» Problem to solve: Retype the data below word for word, starting at the line that contains "What distance from" and continuing through the end of the data, both ends included.

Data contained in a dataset
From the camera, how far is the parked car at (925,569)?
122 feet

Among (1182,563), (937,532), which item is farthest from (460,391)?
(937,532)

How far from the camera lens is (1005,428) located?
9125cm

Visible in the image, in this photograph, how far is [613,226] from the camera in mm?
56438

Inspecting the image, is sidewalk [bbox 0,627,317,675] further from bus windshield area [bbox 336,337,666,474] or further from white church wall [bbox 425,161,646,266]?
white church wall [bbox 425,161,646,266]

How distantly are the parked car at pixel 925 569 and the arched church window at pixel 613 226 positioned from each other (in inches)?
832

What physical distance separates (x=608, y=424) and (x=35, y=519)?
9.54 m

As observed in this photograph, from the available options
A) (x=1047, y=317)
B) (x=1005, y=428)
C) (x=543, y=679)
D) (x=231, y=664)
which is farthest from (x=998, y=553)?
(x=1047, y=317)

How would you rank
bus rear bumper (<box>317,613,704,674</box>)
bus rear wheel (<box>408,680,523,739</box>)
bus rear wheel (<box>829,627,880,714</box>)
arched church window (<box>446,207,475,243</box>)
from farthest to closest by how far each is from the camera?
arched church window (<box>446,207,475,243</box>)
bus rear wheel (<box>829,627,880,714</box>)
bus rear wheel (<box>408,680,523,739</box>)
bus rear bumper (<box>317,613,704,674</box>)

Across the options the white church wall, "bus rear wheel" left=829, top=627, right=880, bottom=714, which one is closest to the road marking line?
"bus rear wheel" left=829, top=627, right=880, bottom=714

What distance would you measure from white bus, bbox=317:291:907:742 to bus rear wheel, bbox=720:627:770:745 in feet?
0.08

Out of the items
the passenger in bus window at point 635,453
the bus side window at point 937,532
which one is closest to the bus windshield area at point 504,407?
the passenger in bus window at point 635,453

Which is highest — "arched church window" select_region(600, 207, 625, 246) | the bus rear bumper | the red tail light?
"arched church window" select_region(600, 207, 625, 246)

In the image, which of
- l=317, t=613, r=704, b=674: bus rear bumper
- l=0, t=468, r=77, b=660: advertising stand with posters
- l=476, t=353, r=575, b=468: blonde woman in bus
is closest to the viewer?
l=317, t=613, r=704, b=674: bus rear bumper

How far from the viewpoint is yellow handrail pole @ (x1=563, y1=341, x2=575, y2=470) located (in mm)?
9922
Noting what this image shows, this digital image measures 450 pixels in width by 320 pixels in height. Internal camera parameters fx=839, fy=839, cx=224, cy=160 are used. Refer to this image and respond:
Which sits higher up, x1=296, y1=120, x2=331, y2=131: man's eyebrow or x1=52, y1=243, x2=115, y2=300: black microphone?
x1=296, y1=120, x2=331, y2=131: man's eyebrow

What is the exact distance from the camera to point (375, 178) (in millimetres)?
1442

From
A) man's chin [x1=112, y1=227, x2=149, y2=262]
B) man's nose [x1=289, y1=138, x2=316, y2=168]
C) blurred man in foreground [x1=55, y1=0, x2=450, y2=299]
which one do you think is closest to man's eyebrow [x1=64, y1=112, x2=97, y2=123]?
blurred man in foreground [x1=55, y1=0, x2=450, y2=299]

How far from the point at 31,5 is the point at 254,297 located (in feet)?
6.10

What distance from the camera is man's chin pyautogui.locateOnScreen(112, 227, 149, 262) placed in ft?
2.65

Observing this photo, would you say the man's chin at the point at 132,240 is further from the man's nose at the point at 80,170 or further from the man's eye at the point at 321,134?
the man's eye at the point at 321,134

» Worked answer:
What distance from the camera is man's chin pyautogui.locateOnScreen(112, 227, 149, 262) placed in ft?
2.65

Observing this photo, would you say the man's chin at the point at 132,240 is further from the man's nose at the point at 80,170 or further from the man's eye at the point at 321,134?
the man's eye at the point at 321,134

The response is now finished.